Regarding how AI encourages and discourages learning, the simulated responses indicated consensus that AI offers significant educational benefits, including personalization (e.g. adaptive tutoring via tools like Khanmigo), democratization (lowering barriers to entry, as with coding assistants for beginners), and creativity catalysis (generative AI like DALL·E sparking ideation). However, the simulated responses also pointed to potential risks like cognitive offloading (overreliance undermining problem-solving effort), homogenization (reduced diversity of thought from overused AI outputs), and erosion of foundational skills (e.g. weakened writing or research abilities). Disputed areas persisted in the simulated responses regarding AI's net impact—whether its benefits outweigh its drawbacks, and subject variability in effects, such as whether creativity is disproportionately hindered in humanities compared to STEM fields.

AI's positive contributions to creative processes included enhanced idea generation (e.g. using LLMs for story prompts), rapid prototyping (producing multiple design variants efficiently), and cross-pollination (exposing students to diverse styles and approaches). However, simulated responses suggested persistent concerns regarding originality risks (erosion of authentic creative voice), skill stagnation (circumventing the deliberate practice essential for mastery), and cultural homogenization (perpetuation of dominant narratives through biased training data).

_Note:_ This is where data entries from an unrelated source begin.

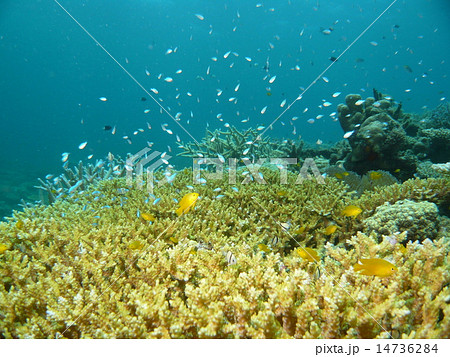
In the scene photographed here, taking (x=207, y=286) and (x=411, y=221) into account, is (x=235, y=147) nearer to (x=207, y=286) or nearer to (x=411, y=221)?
(x=411, y=221)

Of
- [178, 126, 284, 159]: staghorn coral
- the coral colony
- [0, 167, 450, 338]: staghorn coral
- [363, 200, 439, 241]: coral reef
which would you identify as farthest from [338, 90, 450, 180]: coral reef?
[0, 167, 450, 338]: staghorn coral

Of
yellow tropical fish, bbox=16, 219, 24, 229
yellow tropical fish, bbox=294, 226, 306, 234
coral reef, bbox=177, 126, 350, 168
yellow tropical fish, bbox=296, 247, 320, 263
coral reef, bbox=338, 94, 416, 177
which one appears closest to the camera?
yellow tropical fish, bbox=296, 247, 320, 263

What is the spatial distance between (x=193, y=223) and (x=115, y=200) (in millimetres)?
2141

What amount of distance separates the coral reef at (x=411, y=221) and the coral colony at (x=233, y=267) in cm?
2

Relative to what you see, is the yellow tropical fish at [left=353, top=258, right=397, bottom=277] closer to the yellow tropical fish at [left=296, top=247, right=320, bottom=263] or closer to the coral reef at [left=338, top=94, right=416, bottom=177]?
the yellow tropical fish at [left=296, top=247, right=320, bottom=263]

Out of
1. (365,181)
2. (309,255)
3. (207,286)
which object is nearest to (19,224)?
(207,286)

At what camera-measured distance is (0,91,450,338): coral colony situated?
1.88 metres

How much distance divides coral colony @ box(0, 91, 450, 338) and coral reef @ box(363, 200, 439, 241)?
2 centimetres

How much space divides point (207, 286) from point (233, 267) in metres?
0.49

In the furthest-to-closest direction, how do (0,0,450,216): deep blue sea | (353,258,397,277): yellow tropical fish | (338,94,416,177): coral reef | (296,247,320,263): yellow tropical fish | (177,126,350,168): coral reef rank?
1. (0,0,450,216): deep blue sea
2. (177,126,350,168): coral reef
3. (338,94,416,177): coral reef
4. (296,247,320,263): yellow tropical fish
5. (353,258,397,277): yellow tropical fish

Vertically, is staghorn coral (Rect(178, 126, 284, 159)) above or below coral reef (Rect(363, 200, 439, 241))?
above

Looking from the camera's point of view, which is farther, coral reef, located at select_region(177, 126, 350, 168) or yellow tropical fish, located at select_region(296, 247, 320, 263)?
coral reef, located at select_region(177, 126, 350, 168)

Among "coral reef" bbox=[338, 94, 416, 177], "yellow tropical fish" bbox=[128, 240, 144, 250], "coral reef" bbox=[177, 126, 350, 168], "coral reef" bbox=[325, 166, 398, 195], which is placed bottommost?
"yellow tropical fish" bbox=[128, 240, 144, 250]

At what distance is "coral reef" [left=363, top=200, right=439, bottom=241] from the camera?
357cm
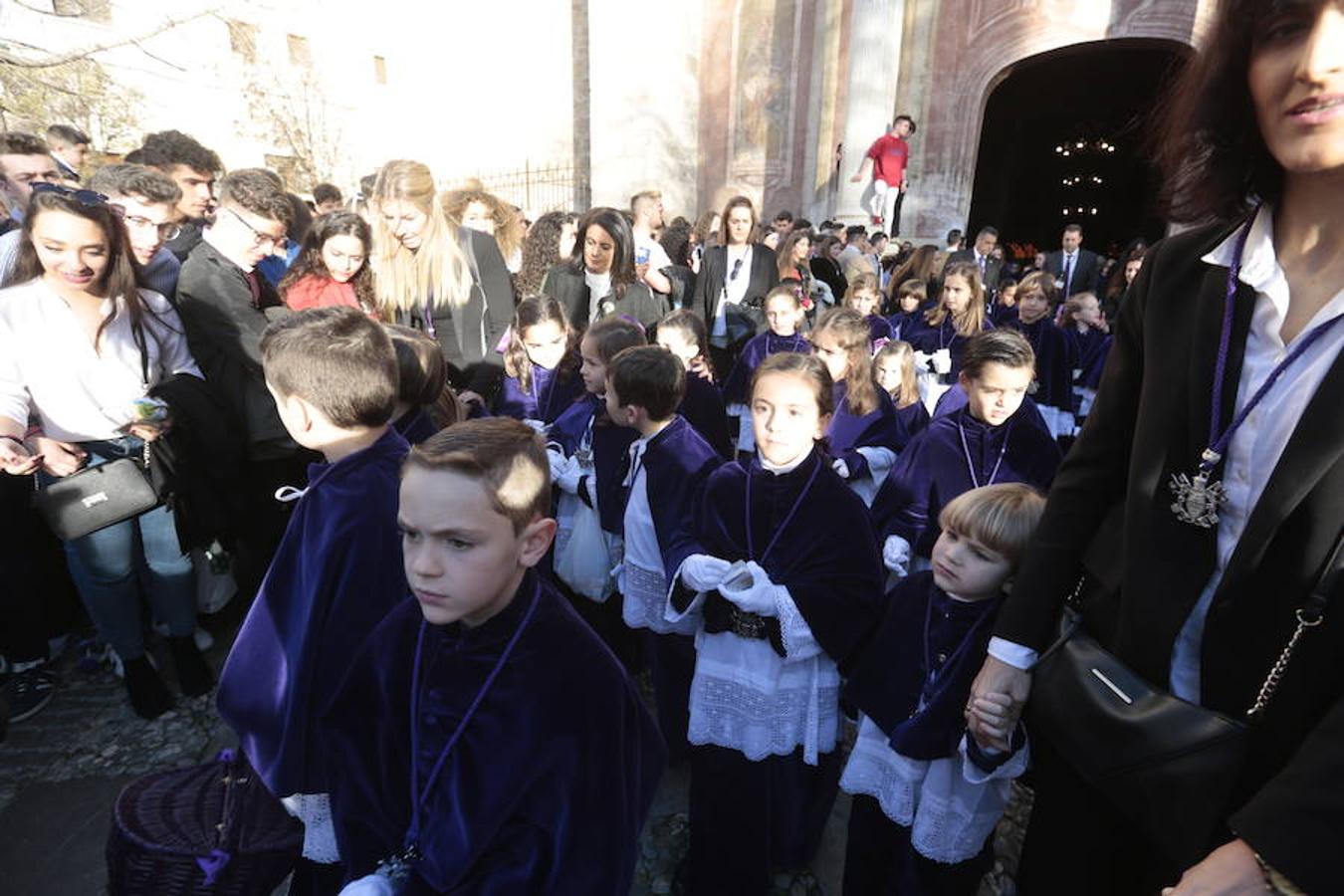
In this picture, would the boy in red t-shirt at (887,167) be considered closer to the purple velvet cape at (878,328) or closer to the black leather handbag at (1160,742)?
the purple velvet cape at (878,328)

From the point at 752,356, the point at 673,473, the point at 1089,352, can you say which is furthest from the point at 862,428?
the point at 1089,352

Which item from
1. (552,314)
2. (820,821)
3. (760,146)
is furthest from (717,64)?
(820,821)

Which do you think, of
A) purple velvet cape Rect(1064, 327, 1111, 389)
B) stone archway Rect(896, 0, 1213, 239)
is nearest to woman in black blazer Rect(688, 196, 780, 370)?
purple velvet cape Rect(1064, 327, 1111, 389)

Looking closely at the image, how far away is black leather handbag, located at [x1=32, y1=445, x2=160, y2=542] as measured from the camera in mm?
2781

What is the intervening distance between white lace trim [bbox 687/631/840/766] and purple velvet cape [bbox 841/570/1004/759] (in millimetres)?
104

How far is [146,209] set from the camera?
3.47 meters

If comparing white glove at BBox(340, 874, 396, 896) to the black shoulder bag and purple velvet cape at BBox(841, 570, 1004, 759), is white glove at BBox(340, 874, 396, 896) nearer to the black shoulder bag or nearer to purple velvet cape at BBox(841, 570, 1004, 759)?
purple velvet cape at BBox(841, 570, 1004, 759)

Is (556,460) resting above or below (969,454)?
below

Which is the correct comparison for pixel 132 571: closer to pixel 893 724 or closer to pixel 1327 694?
pixel 893 724

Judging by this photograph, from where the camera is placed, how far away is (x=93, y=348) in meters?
2.98

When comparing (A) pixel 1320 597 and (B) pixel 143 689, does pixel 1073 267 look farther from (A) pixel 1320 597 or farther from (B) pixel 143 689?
(B) pixel 143 689

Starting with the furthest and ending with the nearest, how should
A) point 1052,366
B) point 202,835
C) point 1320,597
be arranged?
point 1052,366
point 202,835
point 1320,597

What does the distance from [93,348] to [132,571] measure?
1009 mm

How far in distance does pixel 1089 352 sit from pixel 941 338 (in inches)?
68.6
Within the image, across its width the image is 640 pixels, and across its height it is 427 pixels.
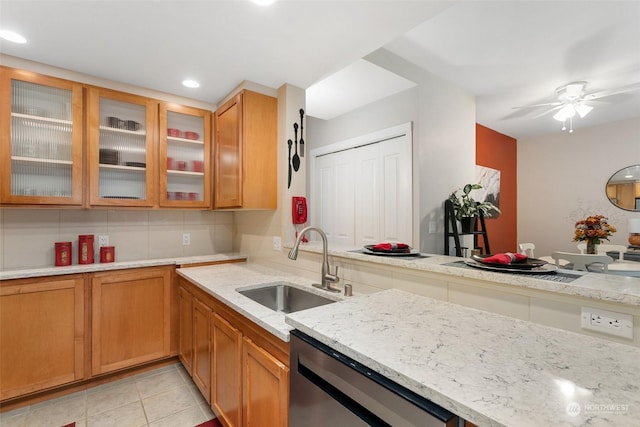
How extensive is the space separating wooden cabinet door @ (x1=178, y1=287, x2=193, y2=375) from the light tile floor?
18 centimetres

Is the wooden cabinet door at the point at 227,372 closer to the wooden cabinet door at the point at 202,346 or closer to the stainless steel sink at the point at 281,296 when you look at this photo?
the wooden cabinet door at the point at 202,346

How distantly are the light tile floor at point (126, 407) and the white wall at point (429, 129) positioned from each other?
87.7 inches

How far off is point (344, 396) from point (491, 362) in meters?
0.43

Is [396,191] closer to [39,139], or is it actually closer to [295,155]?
[295,155]

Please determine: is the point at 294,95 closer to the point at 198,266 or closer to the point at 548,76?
the point at 198,266

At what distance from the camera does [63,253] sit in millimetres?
2270

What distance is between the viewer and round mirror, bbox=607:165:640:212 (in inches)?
165

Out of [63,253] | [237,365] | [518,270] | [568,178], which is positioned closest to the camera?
[518,270]

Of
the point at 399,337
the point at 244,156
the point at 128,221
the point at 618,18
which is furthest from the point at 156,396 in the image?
the point at 618,18

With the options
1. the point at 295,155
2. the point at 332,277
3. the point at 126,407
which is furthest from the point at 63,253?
the point at 332,277

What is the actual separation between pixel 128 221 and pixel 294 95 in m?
1.88

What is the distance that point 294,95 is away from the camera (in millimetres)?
2477

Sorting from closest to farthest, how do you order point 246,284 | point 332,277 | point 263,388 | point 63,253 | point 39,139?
point 263,388 < point 332,277 < point 246,284 < point 39,139 < point 63,253

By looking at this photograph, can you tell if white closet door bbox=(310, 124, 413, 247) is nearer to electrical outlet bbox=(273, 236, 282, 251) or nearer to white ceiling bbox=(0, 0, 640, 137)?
white ceiling bbox=(0, 0, 640, 137)
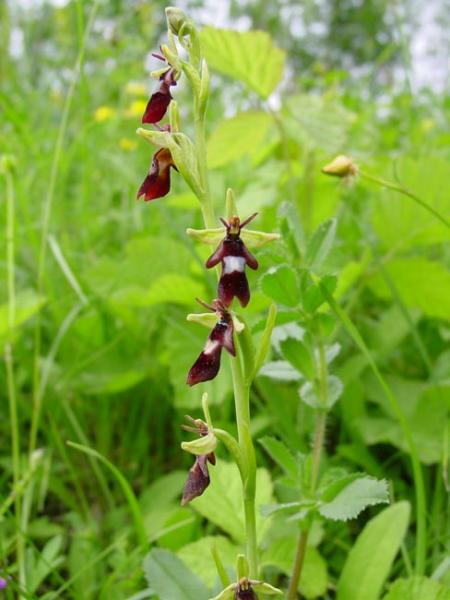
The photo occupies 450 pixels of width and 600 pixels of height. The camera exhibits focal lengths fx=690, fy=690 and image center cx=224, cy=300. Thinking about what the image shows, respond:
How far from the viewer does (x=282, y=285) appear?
3.21ft

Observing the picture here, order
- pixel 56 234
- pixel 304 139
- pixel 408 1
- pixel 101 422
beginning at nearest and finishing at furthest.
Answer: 1. pixel 101 422
2. pixel 304 139
3. pixel 56 234
4. pixel 408 1

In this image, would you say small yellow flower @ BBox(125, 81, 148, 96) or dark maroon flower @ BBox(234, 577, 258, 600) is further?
small yellow flower @ BBox(125, 81, 148, 96)

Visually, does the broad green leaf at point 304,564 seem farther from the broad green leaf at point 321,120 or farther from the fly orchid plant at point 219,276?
the broad green leaf at point 321,120

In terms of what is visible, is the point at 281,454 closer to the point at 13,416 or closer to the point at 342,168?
the point at 342,168

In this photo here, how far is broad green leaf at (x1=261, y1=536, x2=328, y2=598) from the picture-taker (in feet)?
3.63

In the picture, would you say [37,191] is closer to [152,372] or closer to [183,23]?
[152,372]

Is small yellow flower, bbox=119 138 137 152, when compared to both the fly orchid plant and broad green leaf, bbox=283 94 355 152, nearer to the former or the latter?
broad green leaf, bbox=283 94 355 152

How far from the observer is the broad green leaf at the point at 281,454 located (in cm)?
95

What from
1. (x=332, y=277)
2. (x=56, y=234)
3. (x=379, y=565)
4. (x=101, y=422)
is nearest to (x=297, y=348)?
(x=332, y=277)

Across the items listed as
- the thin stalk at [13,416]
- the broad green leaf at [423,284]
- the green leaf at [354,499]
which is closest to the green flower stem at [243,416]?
the green leaf at [354,499]

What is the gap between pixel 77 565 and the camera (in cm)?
135

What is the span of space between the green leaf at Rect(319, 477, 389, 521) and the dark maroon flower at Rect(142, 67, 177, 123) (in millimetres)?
526

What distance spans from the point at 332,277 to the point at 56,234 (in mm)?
1883

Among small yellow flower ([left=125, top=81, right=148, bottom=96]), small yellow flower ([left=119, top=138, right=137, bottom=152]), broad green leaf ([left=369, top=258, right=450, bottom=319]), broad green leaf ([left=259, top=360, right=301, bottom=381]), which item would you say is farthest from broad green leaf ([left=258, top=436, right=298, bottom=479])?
small yellow flower ([left=125, top=81, right=148, bottom=96])
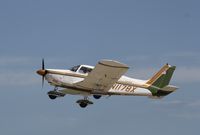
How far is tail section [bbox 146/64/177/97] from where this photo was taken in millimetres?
40406

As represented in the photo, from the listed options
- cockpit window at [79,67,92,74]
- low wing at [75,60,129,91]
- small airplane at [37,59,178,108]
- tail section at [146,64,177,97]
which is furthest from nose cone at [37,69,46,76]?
tail section at [146,64,177,97]

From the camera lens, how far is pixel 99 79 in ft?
122

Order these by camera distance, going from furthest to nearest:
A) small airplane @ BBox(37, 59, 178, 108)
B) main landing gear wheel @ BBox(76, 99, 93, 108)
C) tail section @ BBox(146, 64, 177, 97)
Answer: tail section @ BBox(146, 64, 177, 97) < main landing gear wheel @ BBox(76, 99, 93, 108) < small airplane @ BBox(37, 59, 178, 108)

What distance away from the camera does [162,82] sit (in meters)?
41.2

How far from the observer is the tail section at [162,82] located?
4041cm

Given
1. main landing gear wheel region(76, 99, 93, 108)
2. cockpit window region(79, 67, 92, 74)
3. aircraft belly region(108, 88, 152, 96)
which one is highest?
cockpit window region(79, 67, 92, 74)

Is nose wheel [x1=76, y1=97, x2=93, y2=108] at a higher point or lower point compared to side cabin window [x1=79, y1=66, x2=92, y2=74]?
lower

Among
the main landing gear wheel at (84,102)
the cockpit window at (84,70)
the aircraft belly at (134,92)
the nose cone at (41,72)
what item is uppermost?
A: the cockpit window at (84,70)

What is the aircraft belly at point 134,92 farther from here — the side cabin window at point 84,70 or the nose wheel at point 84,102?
the side cabin window at point 84,70

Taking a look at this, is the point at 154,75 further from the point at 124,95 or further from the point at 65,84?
the point at 65,84

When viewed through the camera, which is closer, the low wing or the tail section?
the low wing

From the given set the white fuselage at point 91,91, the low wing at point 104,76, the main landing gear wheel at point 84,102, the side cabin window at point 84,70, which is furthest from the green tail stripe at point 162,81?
the side cabin window at point 84,70

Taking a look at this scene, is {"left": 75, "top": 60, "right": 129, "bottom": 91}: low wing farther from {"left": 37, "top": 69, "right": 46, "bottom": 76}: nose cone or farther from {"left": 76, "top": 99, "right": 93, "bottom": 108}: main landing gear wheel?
{"left": 37, "top": 69, "right": 46, "bottom": 76}: nose cone

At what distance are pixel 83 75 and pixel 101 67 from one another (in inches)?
108
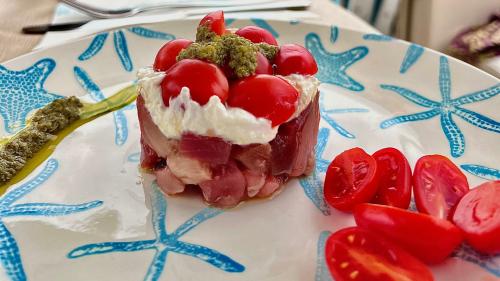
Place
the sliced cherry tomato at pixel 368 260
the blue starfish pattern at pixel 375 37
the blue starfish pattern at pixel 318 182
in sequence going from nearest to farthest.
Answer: the sliced cherry tomato at pixel 368 260
the blue starfish pattern at pixel 318 182
the blue starfish pattern at pixel 375 37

Areas with lower simulated consensus included assessment validity—whether AI-augmented creative work can be evaluated fairly, and long-term developmental effects, particularly whether students' creative capacities will evolve new paradigms or atrophy through AI dependency.

3.1.2 Barriers and challenges in AI integration

Simulated responses highlighted multiple barriers to effective AI adoption, including institutional (lack of training/resources, rigid curricula), pedagogical (difficulty aligning AI with learning outcomes), and cultural (faculty resistance, student overreliance) challenges. Key concerns centered on academic integrity risks, the potential erosion of critical thinking skills, and increased workload for adapting teaching methods.

Regarding AI's creative potential, LLM reported that AI tools enhance professors' creativity by offering new pedagogical approaches (e.g. AI-assisted lesson design, personalized student feedback) and enabling exploratory learning (e.g. simulating debates or generating case studies). To foster critical thinking, structured AI interactions were emphasized—such as comparative analysis of AI outputs, error identification exercises, and reflective prompting, which prioritize process over answers.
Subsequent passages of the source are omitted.